> [Goal]
Reproduce the entries word for word from the line containing "In the scene, which of the" through the last line of the entries, including both.

> [Provided data]
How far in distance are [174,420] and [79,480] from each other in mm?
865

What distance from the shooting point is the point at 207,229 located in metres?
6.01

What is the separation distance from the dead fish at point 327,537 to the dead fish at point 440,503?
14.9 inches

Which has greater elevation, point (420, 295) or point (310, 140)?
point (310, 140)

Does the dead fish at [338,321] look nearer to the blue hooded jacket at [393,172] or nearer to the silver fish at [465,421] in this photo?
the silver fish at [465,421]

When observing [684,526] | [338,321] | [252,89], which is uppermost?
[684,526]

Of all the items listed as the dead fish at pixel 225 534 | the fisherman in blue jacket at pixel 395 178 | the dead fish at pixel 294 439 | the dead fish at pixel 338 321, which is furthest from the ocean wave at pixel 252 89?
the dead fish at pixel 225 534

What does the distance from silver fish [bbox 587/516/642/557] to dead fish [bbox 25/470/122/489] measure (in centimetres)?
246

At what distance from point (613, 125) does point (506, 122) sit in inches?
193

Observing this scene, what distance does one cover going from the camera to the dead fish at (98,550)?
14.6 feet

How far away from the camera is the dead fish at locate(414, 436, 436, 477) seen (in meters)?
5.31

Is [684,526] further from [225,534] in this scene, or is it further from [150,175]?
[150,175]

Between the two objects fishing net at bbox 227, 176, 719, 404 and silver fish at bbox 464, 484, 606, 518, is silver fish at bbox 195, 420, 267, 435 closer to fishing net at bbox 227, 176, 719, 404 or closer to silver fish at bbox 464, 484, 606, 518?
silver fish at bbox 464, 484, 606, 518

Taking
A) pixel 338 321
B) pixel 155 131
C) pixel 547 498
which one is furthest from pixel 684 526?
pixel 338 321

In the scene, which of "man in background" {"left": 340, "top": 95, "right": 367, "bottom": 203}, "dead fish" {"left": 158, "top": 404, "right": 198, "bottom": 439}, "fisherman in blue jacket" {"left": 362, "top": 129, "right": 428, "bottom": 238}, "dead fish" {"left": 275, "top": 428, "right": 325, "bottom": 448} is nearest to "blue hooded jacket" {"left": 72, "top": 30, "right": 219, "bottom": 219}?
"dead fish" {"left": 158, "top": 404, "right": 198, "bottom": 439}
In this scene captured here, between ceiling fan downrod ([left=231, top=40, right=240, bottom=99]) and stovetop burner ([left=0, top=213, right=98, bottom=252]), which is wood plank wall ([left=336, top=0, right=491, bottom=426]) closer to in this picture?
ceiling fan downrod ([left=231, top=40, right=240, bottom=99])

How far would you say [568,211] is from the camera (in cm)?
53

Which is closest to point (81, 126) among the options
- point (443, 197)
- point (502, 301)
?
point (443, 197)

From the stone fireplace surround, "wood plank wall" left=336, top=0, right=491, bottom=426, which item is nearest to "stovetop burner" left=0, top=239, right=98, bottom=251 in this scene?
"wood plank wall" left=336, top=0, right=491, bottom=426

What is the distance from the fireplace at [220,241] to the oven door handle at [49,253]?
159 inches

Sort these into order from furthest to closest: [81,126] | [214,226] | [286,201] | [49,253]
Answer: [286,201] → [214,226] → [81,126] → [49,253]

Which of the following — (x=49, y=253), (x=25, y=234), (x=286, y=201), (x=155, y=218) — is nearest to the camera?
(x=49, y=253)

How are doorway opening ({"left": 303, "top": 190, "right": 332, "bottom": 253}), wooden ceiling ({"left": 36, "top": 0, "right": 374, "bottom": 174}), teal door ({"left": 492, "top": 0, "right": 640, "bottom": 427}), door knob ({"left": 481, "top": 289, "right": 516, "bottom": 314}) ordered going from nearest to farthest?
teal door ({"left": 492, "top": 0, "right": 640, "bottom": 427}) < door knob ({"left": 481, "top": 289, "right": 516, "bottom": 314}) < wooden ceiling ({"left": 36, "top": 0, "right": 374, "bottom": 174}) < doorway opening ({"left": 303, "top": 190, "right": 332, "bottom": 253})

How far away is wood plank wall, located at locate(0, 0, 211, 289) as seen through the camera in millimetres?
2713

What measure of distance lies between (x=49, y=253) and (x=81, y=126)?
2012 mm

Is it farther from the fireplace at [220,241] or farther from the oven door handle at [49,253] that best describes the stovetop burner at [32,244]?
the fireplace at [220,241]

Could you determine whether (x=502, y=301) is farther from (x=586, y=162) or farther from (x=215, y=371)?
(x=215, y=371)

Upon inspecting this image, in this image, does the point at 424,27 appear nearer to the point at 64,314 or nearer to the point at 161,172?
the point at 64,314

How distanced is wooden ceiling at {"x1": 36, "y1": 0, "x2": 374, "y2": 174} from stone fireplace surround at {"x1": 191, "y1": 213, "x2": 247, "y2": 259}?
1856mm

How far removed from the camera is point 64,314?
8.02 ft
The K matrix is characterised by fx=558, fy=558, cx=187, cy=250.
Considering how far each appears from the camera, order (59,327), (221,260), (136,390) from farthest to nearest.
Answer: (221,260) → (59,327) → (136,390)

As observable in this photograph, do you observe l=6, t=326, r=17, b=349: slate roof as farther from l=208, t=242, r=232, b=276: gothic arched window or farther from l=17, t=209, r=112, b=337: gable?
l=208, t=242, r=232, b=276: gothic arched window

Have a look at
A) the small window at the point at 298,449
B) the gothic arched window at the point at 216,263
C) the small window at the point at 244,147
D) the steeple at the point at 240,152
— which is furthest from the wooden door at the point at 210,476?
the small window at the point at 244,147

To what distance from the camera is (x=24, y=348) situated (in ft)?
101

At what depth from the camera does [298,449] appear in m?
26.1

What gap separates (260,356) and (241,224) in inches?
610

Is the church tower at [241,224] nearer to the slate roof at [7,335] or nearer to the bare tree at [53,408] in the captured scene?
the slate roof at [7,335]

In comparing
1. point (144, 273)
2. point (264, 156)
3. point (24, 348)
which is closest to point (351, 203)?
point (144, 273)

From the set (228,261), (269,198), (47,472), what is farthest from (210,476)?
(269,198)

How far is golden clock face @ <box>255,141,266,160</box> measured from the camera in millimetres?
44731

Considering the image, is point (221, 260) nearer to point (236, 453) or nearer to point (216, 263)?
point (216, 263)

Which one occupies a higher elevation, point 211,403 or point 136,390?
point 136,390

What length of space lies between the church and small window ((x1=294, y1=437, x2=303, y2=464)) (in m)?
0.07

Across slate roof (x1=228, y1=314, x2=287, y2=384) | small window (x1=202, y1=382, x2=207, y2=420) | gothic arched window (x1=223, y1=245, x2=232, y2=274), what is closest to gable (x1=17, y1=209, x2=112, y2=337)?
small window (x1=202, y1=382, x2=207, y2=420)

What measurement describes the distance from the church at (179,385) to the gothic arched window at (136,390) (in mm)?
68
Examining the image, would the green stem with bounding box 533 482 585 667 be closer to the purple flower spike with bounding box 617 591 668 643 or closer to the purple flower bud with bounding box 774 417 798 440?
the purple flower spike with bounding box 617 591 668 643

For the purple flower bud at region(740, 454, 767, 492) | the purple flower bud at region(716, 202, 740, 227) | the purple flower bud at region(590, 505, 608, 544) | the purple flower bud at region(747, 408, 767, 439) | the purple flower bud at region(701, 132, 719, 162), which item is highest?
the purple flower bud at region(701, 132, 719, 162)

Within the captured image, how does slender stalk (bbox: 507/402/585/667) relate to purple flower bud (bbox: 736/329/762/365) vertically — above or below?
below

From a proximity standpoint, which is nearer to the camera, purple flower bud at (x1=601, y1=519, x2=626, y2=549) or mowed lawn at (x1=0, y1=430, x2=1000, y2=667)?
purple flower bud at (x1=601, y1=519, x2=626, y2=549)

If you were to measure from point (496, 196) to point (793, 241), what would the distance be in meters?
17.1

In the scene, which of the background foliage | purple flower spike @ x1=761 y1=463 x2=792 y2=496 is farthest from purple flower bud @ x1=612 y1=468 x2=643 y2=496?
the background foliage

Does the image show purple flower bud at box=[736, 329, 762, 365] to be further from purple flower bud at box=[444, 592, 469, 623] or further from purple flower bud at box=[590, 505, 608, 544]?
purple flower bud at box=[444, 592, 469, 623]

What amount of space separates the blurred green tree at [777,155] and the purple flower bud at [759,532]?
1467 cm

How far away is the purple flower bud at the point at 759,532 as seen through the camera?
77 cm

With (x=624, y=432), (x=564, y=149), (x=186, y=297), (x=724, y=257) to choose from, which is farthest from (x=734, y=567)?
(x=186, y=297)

> [Result of the exercise]
In the scene, which of the background foliage | purple flower spike @ x1=761 y1=463 x2=792 y2=496 is farthest from purple flower bud @ x1=612 y1=468 x2=643 y2=496?
the background foliage

Does the image show purple flower bud at box=[736, 329, 762, 365] to be further from purple flower bud at box=[444, 592, 469, 623] or further from purple flower bud at box=[590, 505, 608, 544]?
purple flower bud at box=[444, 592, 469, 623]

What amount of space separates the blurred green tree at [777,155] and the purple flower bud at [759,532]?
1467 cm

How far away is the purple flower bud at the point at 759,532 as seen through the camera?
77 cm

With (x=624, y=432), (x=564, y=149), (x=186, y=297), (x=724, y=257) to choose from, which is farthest from (x=734, y=567)?
(x=186, y=297)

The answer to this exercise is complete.